This week will have been dominated for many families by the A level results – and the anxiety and then either relief or frustration / disappointment / anger.

For others, this would have been a week of holidays away somewhere, a family celebration or gathering, and the disappointment and frustration that it has not happened.

And for many, we are starting to plan for the autumn, whether new schools or college, questions about what will happen, or how we will adapt; and the parish is no exception.

We are concerned that we have not been able to run our Children’s Work as we would like, though we know the online resources are appreciated by many. We – dare we mention the word – need to think about Christmas and what will be possible, and before that Remembrance. We have to hold our Annual Meetings and manage our Finances; we need to plan but so much is provisional or only in pencil.
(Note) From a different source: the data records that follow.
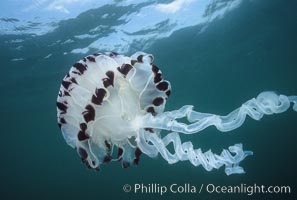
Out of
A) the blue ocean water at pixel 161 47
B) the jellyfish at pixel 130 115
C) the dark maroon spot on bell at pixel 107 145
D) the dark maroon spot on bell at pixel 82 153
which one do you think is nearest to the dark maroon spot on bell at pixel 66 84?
the jellyfish at pixel 130 115

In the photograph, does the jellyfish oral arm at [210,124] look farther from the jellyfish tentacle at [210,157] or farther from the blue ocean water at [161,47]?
the blue ocean water at [161,47]

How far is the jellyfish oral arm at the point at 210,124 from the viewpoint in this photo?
3.12 meters

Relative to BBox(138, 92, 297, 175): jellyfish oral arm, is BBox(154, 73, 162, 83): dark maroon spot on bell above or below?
above

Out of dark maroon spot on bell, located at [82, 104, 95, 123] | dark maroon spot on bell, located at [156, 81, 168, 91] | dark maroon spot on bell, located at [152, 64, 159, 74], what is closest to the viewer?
dark maroon spot on bell, located at [82, 104, 95, 123]

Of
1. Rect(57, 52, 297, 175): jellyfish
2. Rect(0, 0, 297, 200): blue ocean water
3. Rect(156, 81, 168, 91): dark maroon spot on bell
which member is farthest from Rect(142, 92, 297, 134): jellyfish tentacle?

The idea of the Sabbath day, the seventh day of a week, is that it should be a bit different, a day when we can have a break from work, have time to worship, and have time to rest. Our 24/7 society has rather eroded the idea of a Sabbath Day and the current crisis has left people feeling even less sure what day of the week it is.

When what we plan can only be provisional, and when what is around us is uncertain, we would do well to try and put in place or keep in place the “different day”, the Sabbath day, to help us organise our time, and to recharge our batteries. Easy to say and much harder to do, but if we can keep a day special in the week and keep some time special in each day, time for God, we can feel more rooted, more stable, more anchored.

If we can’t get to church for a service, make a time and keep that time for the online service or for your own prayers. We may not know what will happen in the coming months but we can keep daily and weekly rhythms of quiet / prayer / reflection, and find sustenance and strength in doing so.

In our daily prayers, we have sought guidance and the ability to see God’s paths even in confusion and difficulty.

O let me see your footsteps and in them plant my own
My hope to follow duly is in your strength alone.